| Page text |
::::::::

We also meet legendary labor organizer, General Baker, Historian Thomas Sugrue, and Urban Planner June Manning Thomas, who provide a thread of analysis and historical context.

DETROIT 48202: CONVERSATIONS ALONG A POSTAL ROUTE is urgent. It asks us to ponder: will the resurgence of Detroit center on a high tech, and increasingly white downtown and follow the normative model as other urban spaces in crisis – or, will it opt to focus on the vast stretches of neglected neighborhoods that continue to deal with a 40% poverty rate, water shutoffs, tax foreclosures, poor transportation, and a school system in crisis?

Director’s Statement

Coming of age in Detroit during the 1960s and 1970s gave me a specific and very special view on race and racism, unions, and social justice movements. I have known my main protagonist Wendell Watkins since 1972 when we were fellow student activists at Cass Technical High School.

::::::::

| Recorded data |
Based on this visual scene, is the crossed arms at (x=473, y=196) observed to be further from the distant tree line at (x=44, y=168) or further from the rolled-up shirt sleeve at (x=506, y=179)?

::::::::

| Stated goal |
Answer these from the Detroit 48202 film text:
1. What poverty rate does it give for Detroit's neglected neighborhoods?
2. What is June Manning Thomas's listed profession?
3. At which school were the director and Wendell Watkins fellow student activists?

| Response to this task |
1. 40%
2. Urban Planner
3. Cass Technical High School